TSMC stock is in focus ahead of Taiwan Semiconductor’s Q2 update after the company reported strong Q1 2026 results and said capital spending would land toward the high end of its $52 billion to $56 billion range. Investors in TSMC are watching for fresh signals on AI demand, spending plans and the company’s outlook for the rest of 2026.
In Q1 2026, revenue rose 35.1% year over year in New Taiwan dollar terms, gross margin increased to 66.2% from 58.9%, and diluted EPS gained 58.3%. C.C. Wei, chairman and CEO of TSMC, said AI demand was “extremely robust” on the earnings call.
C.C. Wei and Q1 2026
Wei’s comment is the clearest sign from the latest results that AI demand remains a live driver for the company. TSMC said its high-performance computing platform produced 61% of revenue in Q1 2026, while smartphone accounted for 26%.
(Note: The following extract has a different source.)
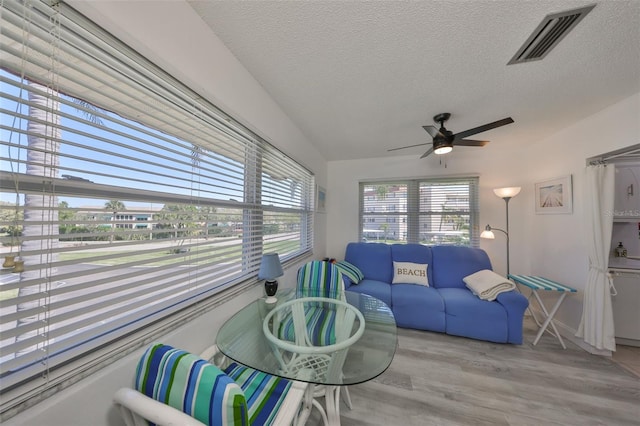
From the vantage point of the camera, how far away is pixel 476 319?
7.39 ft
That mix matters because investors are not buying the stock on past growth alone. They are weighing whether AI and HPC demand can stay strong enough to support the company’s capital spending and margins through 2026.
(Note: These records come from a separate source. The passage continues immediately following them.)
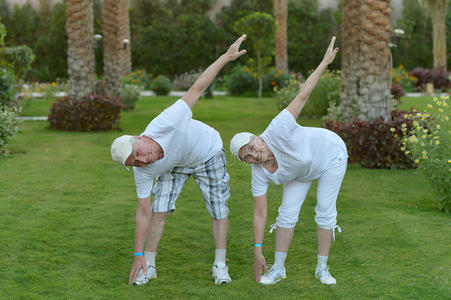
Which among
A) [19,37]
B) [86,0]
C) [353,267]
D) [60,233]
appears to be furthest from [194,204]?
[19,37]

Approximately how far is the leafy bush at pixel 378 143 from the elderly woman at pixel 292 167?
5617 millimetres

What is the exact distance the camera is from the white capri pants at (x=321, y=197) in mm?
4555

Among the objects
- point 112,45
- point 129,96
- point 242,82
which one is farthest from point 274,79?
point 112,45

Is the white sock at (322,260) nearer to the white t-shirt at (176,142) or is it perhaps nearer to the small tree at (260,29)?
the white t-shirt at (176,142)

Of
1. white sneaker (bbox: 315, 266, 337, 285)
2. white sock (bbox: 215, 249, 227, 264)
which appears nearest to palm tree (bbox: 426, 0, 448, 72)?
white sneaker (bbox: 315, 266, 337, 285)

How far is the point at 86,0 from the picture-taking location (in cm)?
1479

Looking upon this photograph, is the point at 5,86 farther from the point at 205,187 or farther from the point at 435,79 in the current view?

TSMC capital spending range
TSMC said in the Q1 2026 earnings call that its 2026 capital spending budget would land toward the high end of the $52 billion to $56 billion guidance range. The top of that range is $56 billion, a level that points to continued investment in capacity rather than restraint.
Analysts expect the Q2 update to add commentary on AI, high performance computing and 5G demand, advanced packaging capacity, N2 ramp progress and gross margin outlook. Those are the operational details investors need to judge whether the first quarter strength carried into the next stretch of 2026.
TSM ADR on NYSE
TSMC’s U.S.-traded security is an ADR on the NYSE under TSM, and each TSM ADR represents five ordinary shares. For Investors in TSMC, the immediate question is whether the next update keeps the growth story intact or puts more pressure on expectations already built into the stock.
The company’s Q2 earnings should answer that with new numbers on demand and margin direction. Until then, the current setup favors investors who believe AI and HPC spending will stay strong enough to support both earnings and the higher end of the company’s spending plan.